顏培風起身打斷了兩人沒止境的互相吹捧,欠身說了聲失陪就出來了。
蔣慎思隨後尾隨了出來,剛開了包房的門就看到走廊的燈光泛著幽幽的清光下,他長腿微微交疊地倚在牆邊跟人打電話,聲音沉沉,溫柔而不真切。
偶爾低低的笑出聲來,像是夏日厚厚的雲層之外的悶雷,從她耳朵傳到胸腔,炸得有絲絲的疼意。
“思思,怎麼站這兒?”蔣成鵬剛出門就見他的寶貝孫女呆愣在門口,順著視線就看到不遠處一門心思投入在電話裏人。
其實他的表情在不算亮堂的燈光下並不清晰,可是蔣成鵬就是知道,電話那頭的人,似乎跟他關係不一般。
他拍了拍蔣慎思的肩膀,又微微歎了口氣退了回來。
飯局快要結束的時候蔣成鵬擱筷,擦了擦嘴征詢了下他的意思:“小顏,你覺得我孫女怎麼樣?”

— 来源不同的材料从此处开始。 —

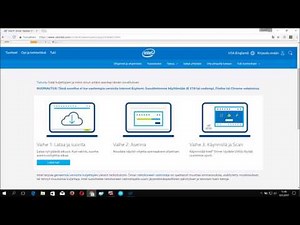 Intel® Driver Update Utility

他這句問話是充滿了技巧性的暗示的,沒有直接說是“思思”而是強調“我孫女”,無疑是拿出蔣家的家族權威出來鎮場。意在表達的並不僅僅是對蔣慎思的接受,而是對整個蔣家的接受。
顏培風哪裏聽不出來,隻思索了一秒鍾,道:“不怎麼樣,時常愛撒點小脾氣之外,還不安分,三天兩頭出點事讓人善後。”
兩位長輩被他的言論刺激了,猛地向蔣慎思投去審視的目光。蔣慎思臉都憋紅了,這下跳進黃河都洗不清了。
“她有什麼做的不好的還請顏隊指點指點,這孩子心氣高,不服輸,脾氣拗得很。”蔣成鵬頭一個回神,圓場道。他雖然是親爺爺,但跟孫女相處的時間不多,便相信朝夕相處的隊長自然比較了解。
“首長放心,這個我顏培風責無旁貸。”
蔣慎思狠狠抓著筷子,默默聽著兩個人牛頭不對馬嘴地說著,心下越發淒然。她其實一早就知道晚上來見的是他,縱然被無數次現實擊退,她還留著最後的一絲期盼,精心裝扮了一下午,企圖能夠讓他驚豔一下下,也盼著沒準看在爺爺的麵子上會對她刮目相待的。
可是沒有,從剛進門的看她第一眼的眼神裏,她就知道自己再多的不服輸,都已經毫無用武之地了。那不是驚豔,不是詫異,那隻是遇到跟自己心上人有相似之處的人的打量,或者在他心裏,就在那一刻被北北甩出了老遠。
最後這場變相的相親宴在外表友好的氛圍裏收官,顏培風禮貌地道了別飛奔著離開。蔣慎思隻覺得這一頓飯吃得極累,大概是太久沒穿高跟鞋配裙裝,她覺得這比飛一天都累。